“May I give you something, Officer?” I replied.

“What?”

“A document that will explain my presence here.”

“Did you hear that, Mike?” the pale boy asked the dark one.

“What, Gil?”

“He wants to give me a document that will explain why he’s here.”

Mike got a quizzical look on his face and his partner went over to him. They discussed my unusual request for over a minute. Meanwhile pedestrians and shop owners had come to see what was going on. Everybody in L.A. was on alert. At the height of the riots angry black crowds had threatened to leave the ghetto and bring the violence into the white neighborhoods. Who knew when the Molotov cocktails would start exploding in Beverly Hills?

Mike came up to me.

“What is it you want to show us?”

I took Gerald Jordan’s letter from my shirt pocket and handed it to him.

The Mediterranean-looking boy took enough time to have read the note six or seven times. Either Mike was slow or he was surprised by the content and signature. He looked up at me with dark Hellenic eyes.

“Is this a joke? I mean, do you think you can get away with this?”

“No joke, Officer,” I said. “And yes, I do expect to walk away if not get away.”

Mike went back to the police car and made a radio call while his partner kept an eye on me.

More and more people had gathered across the street in front of the May Company department store. My mind stayed calm but my body was reacting to the situation. I could feel the blood racing and my muscles getting tense. I could have run a quarter-mile sprint but instead I took out a new low-tar cigarette and lit it up.

Cigarettes would kill me one day, I was sure of that, but inhaling that smoke right then probably saved my life. Without the calming effect of the tobacco I might have taken a run at that pale child calling himself the law.

Mike got out of the patrol car and went up to his partner. They discussed the letter, glancing at me from time to time. People across the street were pointing at me and talking about me too. There wasn’t one dark face on the corner of Wilshire and Fairfax.

I took another deep drag on my cigarette, wishing that it were a filterless Pall Mall.

Finally the cops approached me.

“Break out some I.D.,” Mike ordered.

I took out my wallet, pulled my driver’s license from its sleeve, and handed it over.

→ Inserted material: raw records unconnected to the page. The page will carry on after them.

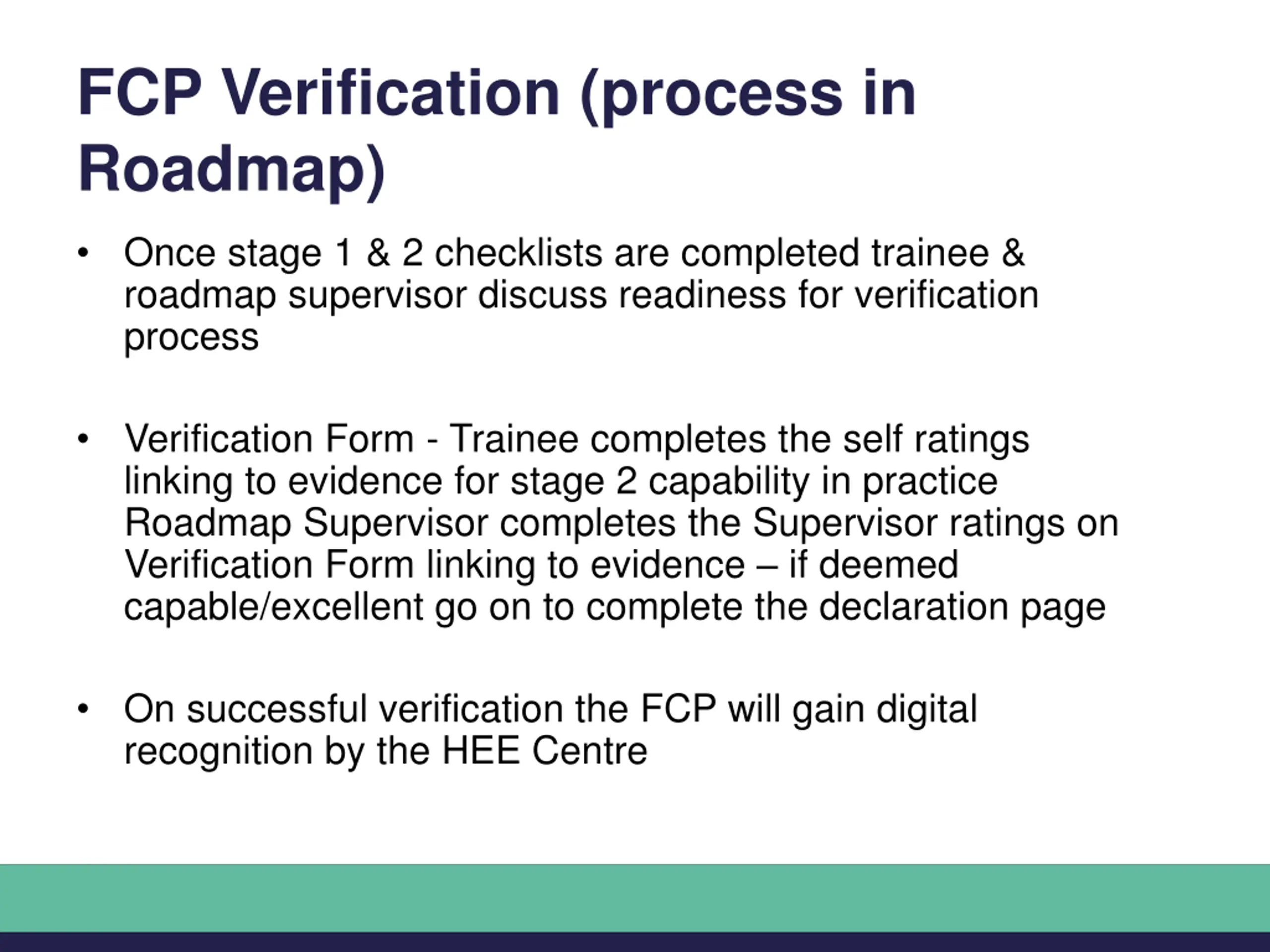 FCP Verification (process in Roadmap)

• Once stage 1 & 2 checklists are completed trainee & roadmap supervisor discuss readiness for verification process

• Verification Form - Trainee completes the self ratings linking to evidence for stage 2 capability in practice Roadmap Supervisor completes the Supervisor ratings on Verification Form linking to evidence – if deemed capable/excellent go on to complete the declaration page

• On successful verification the FCP will gain digital recognition by the HEE Centre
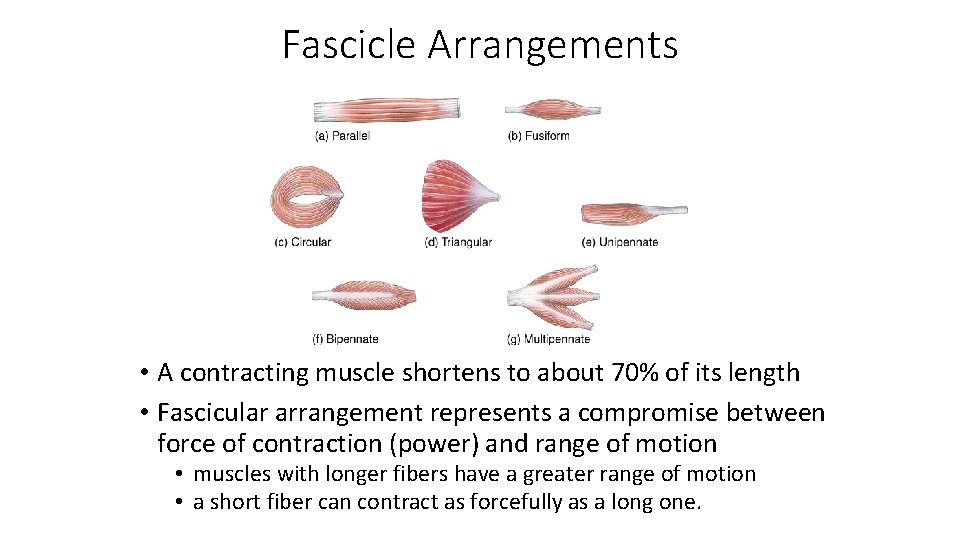 Fascicle Arrangements

(a) Parallel

(b) Fusiform

(c) Circular

(d) Triangular

(e) Unipennate

(f) Bipennate

(g) Multipennate

• A contracting muscle shortens to about 70% of its length
• Fascicular arrangement represents a compromise between force of contraction (power) and range of motion
  • muscles with longer fibers have a greater range of motion
  • a short fiber can contract as forcefully as a long one.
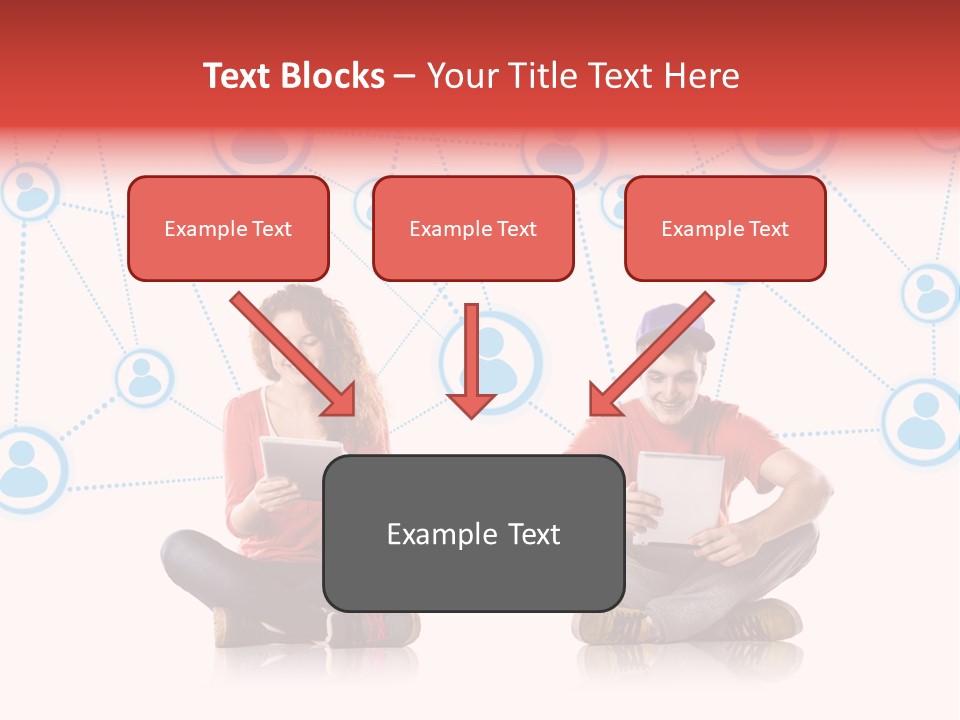 Text Blocks – Your Title Text Here

Example Text

Example Text

Example Text

Example Text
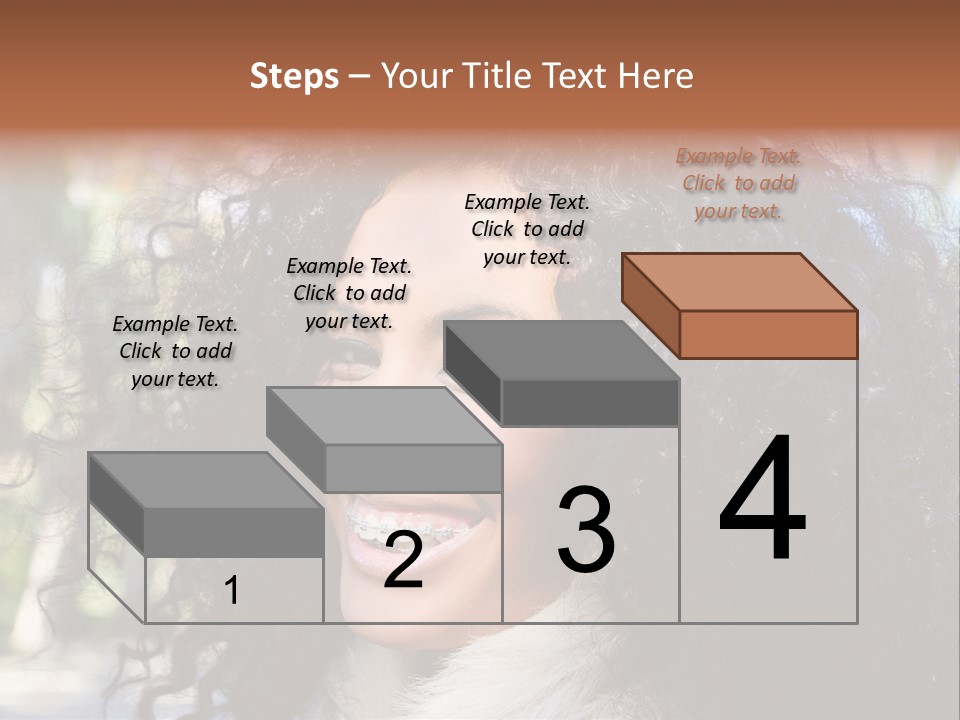 Steps – Your Title Text Here

Example Text. Click to add your text.

Example Text. Click to add your text.

Example Text. Click to add your text.

Example Text. Click to add your text.

1

2

3

4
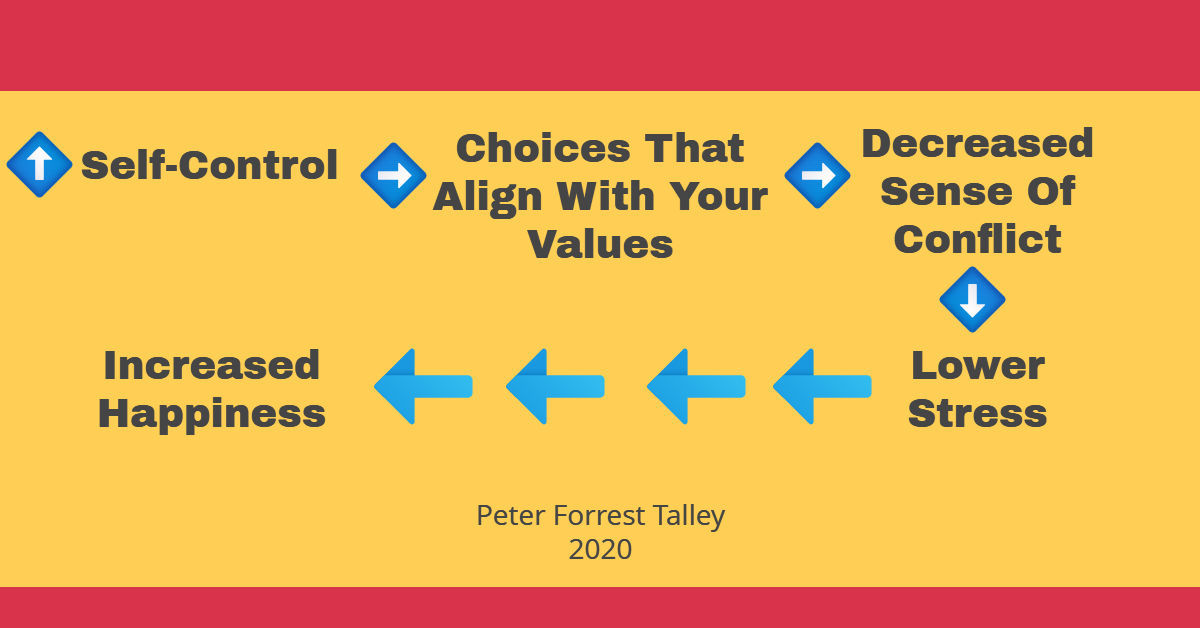 Self-Control

Choices That Align With Your Values

Decreased Sense Of Conflict

Lower Stress

Increased Happiness

Peter Forrest Talley
2020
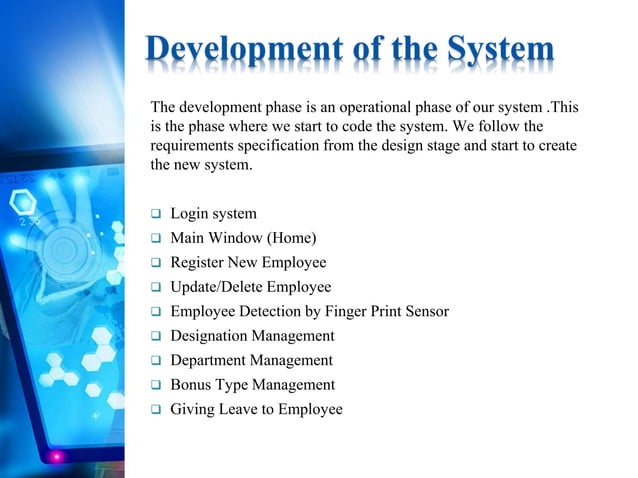 Development of the System

The development phase is an operational phase of our system .This is the phase where we start to code the system. We follow the requirements specification from the design stage and start to create the new system.

❑ Login system
❑ Main Window (Home)
❑ Register New Employee
❑ Update/Delete Employee
❑ Employee Detection by Finger Print Sensor
❑ Designation Management
❑ Department Management
❑ Bonus Type Management
❑ Giving Leave to Employee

They eyed the name on the letter and compared it to the license.

“Are you Ezekiel Rawlins?”

“Yes I am.”

“What are you working on for the commissioner?”

“That’s none of your business.”

“What did you say to me, son?” Mike asked.

That brought a smile to my face. The letter worked. The police were impotent and that made them mad.

“May I go now, Officer?”

“I asked you a question.”

“Ask Deputy Commissioner Gerald Jordan,” I said. “Because I’m reporting directly to his office—son.”

Mike stared hard at me, committing my face to memory. He wanted me to know that one day he’d see me again, when I wasn’t protected by his bosses.

It was a serious threat but I didn’t care. I was having my own rebellion against the power structure. I was making a stand right there in West L.A. under the scrutiny of three dozen white people.

“Go on,” Mike said. “Get out of here.”

The police returned to their car. They went east on Wilshire so I decided to walk down Fairfax to Pico.

“We’re not gonna put up with that crazy mess around here, nigger,” a man’s voice said.

I turned and saw a white man, with a white woman at his side—both of them staring hate at me.

“Are you talkin’ to me?” I asked him.

“Yeah.”

He was all loose. His casual clothing, his skin, his drooping jaw.

I took a step in his direction and he scooted away with his girlfriend in tow. After five steps he turned to see if I was running him down. I took another step, and he and his girlfriend took off at a gallop.

“He is a fool,” another white man said. This one had a European accent.

When I turned I expected to see him talking to someone about me but he was alone. A short man wearing wire-rimmed glasses. He wasn’t old, maybe fifty-five.